Anyone who has ever taken public transit in the last few years knows how frustrating it can be to have to deal with paper bus routes or even written data on when each bus, train, or other public transit might arrive. Thankfully Google Maps has come so far over the years that they have expanded their data on public transit in many areas, making it easier to get around without driving or the need to carry around paper route information. Coming from the Portland metro area in Oregon, this would have been a huge benefit to have all the route information in the palm of my hand when taking the tri-met or the Max train just 5 years ago. Today, Google is proud to announce that they have expanded the Google Maps public transit data in three new areas, but they also don't want you to forget about a fourth area that was recently updated.
For starters, right here in the states, Chicagoans can now get tons of access to any transit data they need right within Google Maps. That means you can get all the way to the next Cubs game without having to hop behind the wheel and all by using the Maps app.
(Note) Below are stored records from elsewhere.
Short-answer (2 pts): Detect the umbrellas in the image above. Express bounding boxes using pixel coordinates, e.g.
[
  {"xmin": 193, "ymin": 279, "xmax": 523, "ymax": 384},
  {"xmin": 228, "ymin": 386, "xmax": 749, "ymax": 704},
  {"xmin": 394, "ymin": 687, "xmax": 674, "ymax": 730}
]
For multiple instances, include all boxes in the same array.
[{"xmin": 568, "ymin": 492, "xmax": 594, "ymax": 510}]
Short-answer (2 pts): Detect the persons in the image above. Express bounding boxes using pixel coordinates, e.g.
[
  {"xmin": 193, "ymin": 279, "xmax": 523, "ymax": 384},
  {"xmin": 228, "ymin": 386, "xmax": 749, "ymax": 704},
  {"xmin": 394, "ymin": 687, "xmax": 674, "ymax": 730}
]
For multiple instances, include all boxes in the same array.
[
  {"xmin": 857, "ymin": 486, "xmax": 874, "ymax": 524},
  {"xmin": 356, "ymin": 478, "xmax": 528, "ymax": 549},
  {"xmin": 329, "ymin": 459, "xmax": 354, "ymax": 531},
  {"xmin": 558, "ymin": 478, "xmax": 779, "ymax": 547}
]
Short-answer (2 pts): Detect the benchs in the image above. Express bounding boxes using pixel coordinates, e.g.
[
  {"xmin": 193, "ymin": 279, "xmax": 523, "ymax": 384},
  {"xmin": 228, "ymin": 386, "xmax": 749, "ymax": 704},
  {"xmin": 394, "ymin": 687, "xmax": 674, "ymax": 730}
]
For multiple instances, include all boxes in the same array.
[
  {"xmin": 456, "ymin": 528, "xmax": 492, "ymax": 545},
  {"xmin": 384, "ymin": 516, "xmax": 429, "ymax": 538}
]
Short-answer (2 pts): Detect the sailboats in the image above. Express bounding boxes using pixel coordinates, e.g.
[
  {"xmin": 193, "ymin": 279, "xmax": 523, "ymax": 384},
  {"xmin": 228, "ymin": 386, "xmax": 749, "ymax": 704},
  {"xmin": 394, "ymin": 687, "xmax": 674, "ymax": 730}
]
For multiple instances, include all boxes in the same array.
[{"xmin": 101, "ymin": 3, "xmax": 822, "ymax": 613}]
Heading up north to Vancouver, Canada, Vancouverites now have access to Google Maps transit data as well, so if you choose to forego driving through the beautiful downtown area, you won't be avoiding the massive amounts of traffic but at least you won't have to drive in it.
Hopping on over to Great Britain,(this probably makes our own Tom Dawson pretty happy) Google Maps now has literally every single transit route in the country, listed within Google Maps. Literally every single route. That's including transit times and information on busses, ferries, trams, trains, and tubes, and spanning over 17,000 different routes across the UK. As Google Maps points out, you'll now even be able to use Google Maps to go from Land's End to John O'Groats which is said to be a trip that will take one roughly 27 hours total by way of foot, train, and bus. Now that's amazing. Remember that area Google Maps just recently added transit data to that we mentioned they wanted to remind us about? It's Brazil. Just as a recap, Google Maps has transit data for every host city in Brazil. Anyone for a trip?